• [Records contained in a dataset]
• • • • • • •

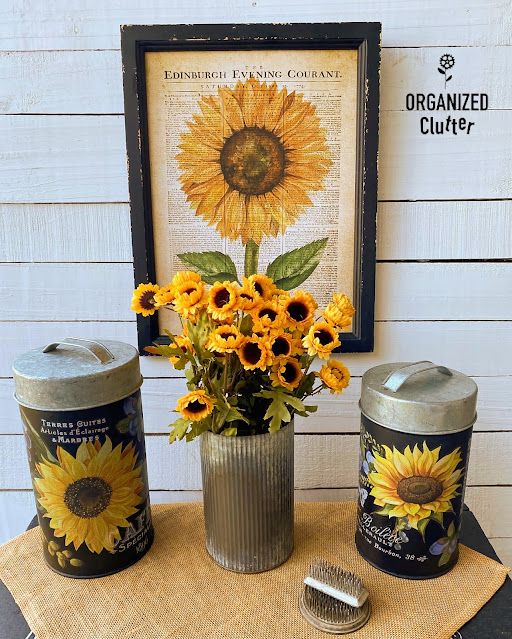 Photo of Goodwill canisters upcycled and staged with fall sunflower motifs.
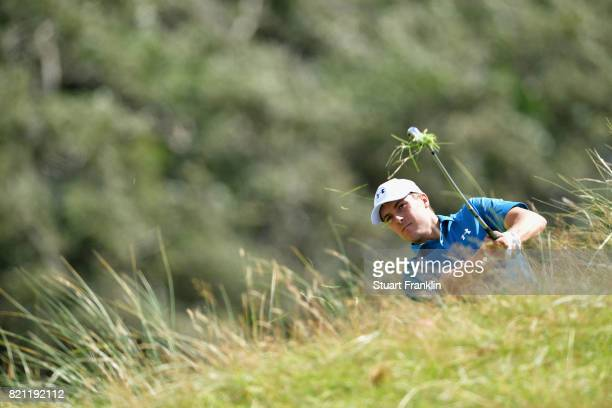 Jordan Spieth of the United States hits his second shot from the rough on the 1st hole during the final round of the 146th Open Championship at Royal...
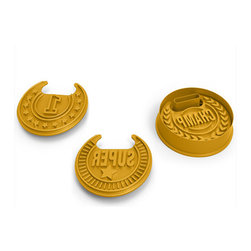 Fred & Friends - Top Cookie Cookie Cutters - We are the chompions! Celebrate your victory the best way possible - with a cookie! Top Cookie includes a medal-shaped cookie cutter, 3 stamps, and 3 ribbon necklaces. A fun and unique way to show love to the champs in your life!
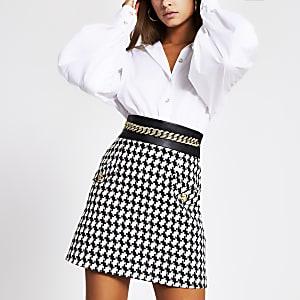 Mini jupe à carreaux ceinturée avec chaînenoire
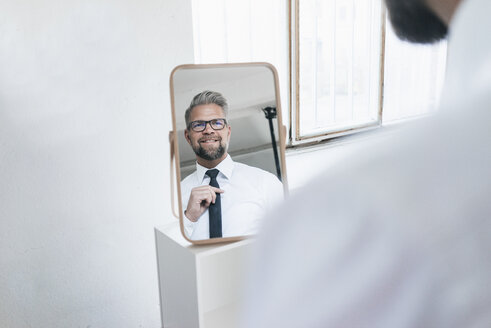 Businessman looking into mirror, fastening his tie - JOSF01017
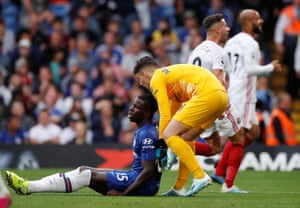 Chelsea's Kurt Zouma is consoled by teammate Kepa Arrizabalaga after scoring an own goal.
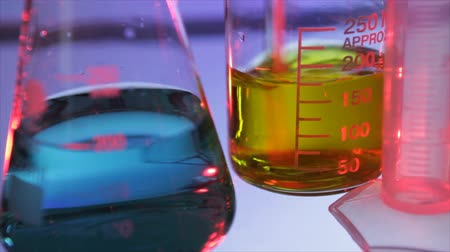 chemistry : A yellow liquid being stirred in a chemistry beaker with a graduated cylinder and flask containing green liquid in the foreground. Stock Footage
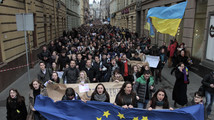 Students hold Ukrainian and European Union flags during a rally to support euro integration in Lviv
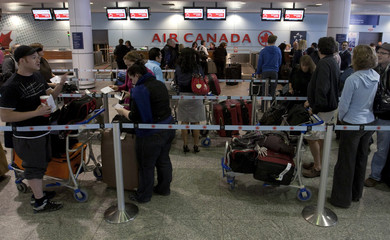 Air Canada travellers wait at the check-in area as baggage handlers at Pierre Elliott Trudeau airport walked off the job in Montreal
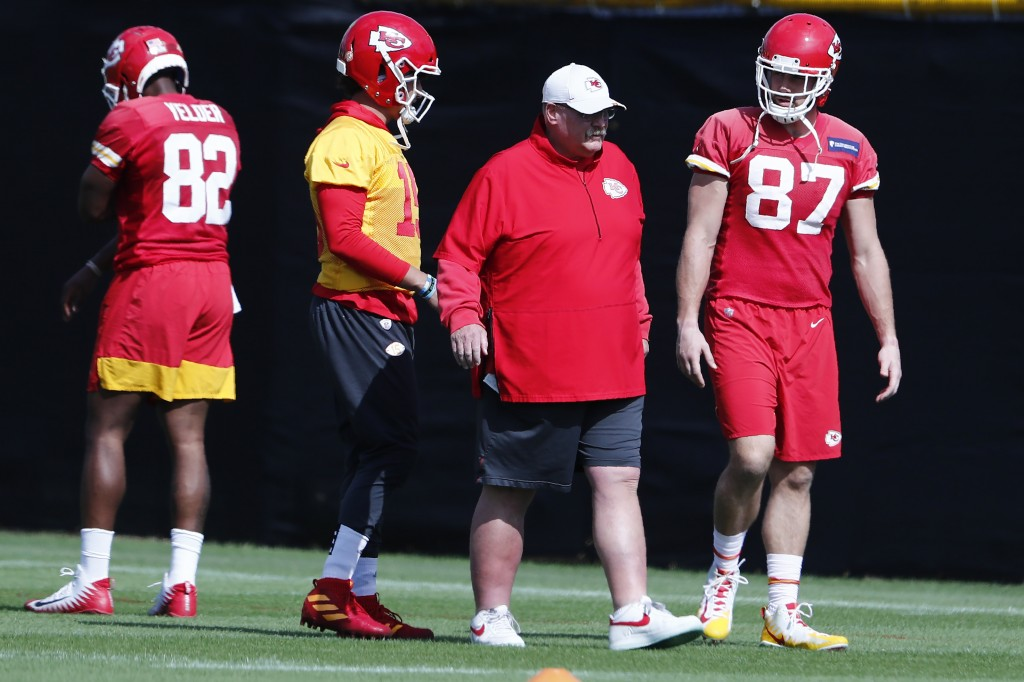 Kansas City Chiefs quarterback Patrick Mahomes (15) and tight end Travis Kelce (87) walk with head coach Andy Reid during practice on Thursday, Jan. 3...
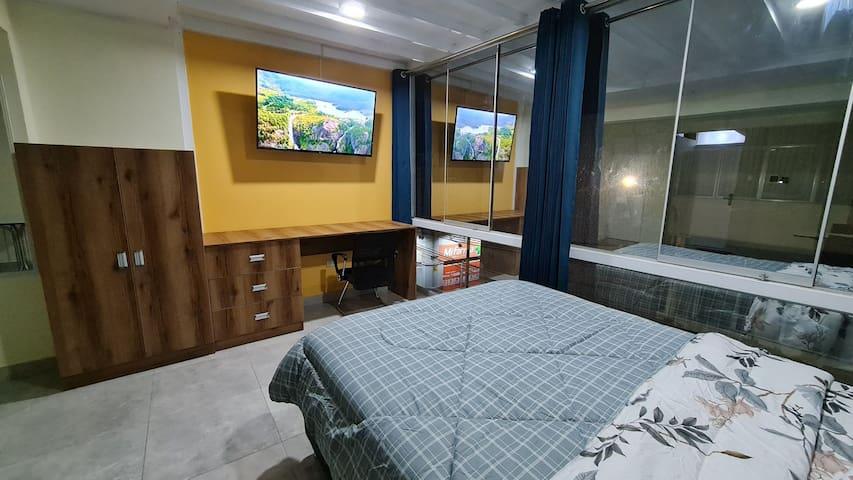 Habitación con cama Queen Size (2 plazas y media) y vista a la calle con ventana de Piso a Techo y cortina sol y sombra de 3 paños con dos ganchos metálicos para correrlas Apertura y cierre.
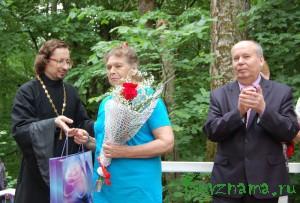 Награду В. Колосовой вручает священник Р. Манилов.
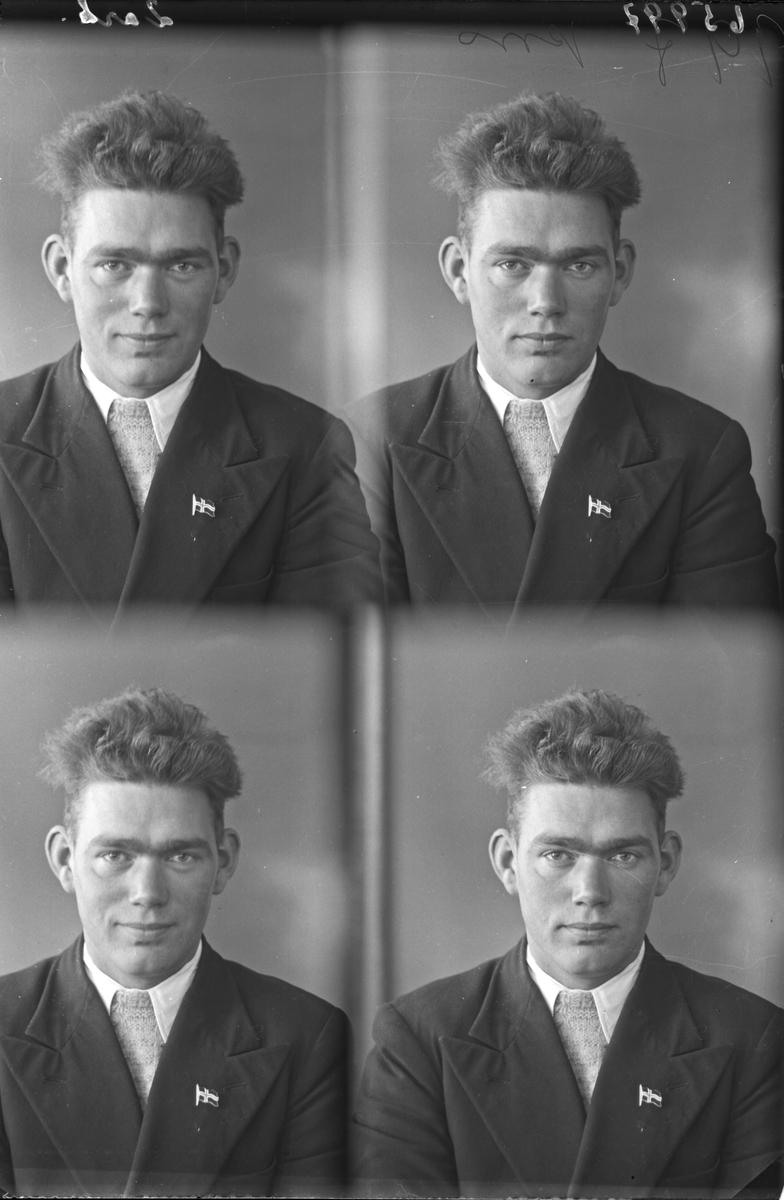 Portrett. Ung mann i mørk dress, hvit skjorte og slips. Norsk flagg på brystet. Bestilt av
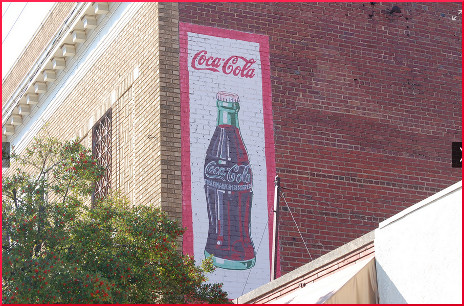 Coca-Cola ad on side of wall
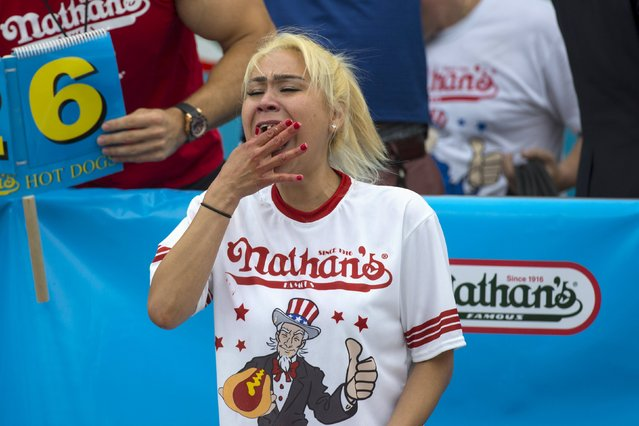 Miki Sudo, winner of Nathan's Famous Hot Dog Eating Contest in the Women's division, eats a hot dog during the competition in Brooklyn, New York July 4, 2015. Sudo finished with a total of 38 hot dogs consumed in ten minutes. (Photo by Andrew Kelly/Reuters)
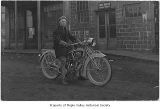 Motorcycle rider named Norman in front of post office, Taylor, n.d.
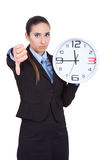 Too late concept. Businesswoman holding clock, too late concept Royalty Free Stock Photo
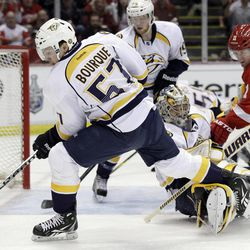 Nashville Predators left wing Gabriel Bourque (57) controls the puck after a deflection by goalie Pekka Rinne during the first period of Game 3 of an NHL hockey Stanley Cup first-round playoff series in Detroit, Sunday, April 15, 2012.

• • • • • • •

• [What the task requires] Give back exactly the lines from the line with "Miki Sudo, winner" through the final line of the entries above, and keep pictures out of the copy.

• [Completed task]
 Miki Sudo, winner of Nathan's Famous Hot Dog Eating Contest in the Women's division, eats a hot dog during the competition in Brooklyn, New York July 4, 2015. Sudo finished with a total of 38 hot dogs consumed in ten minutes. (Photo by Andrew Kelly/Reuters)
 Motorcycle rider named Norman in front of post office, Taylor, n.d.
 Too late concept. Businesswoman holding clock, too late concept Royalty Free Stock Photo
 Nashville Predators left wing Gabriel Bourque (57) controls the puck after a deflection by goalie Pekka Rinne during the first period of Game 3 of an NHL hockey Stanley Cup first-round playoff series in Detroit, Sunday, April 15, 2012.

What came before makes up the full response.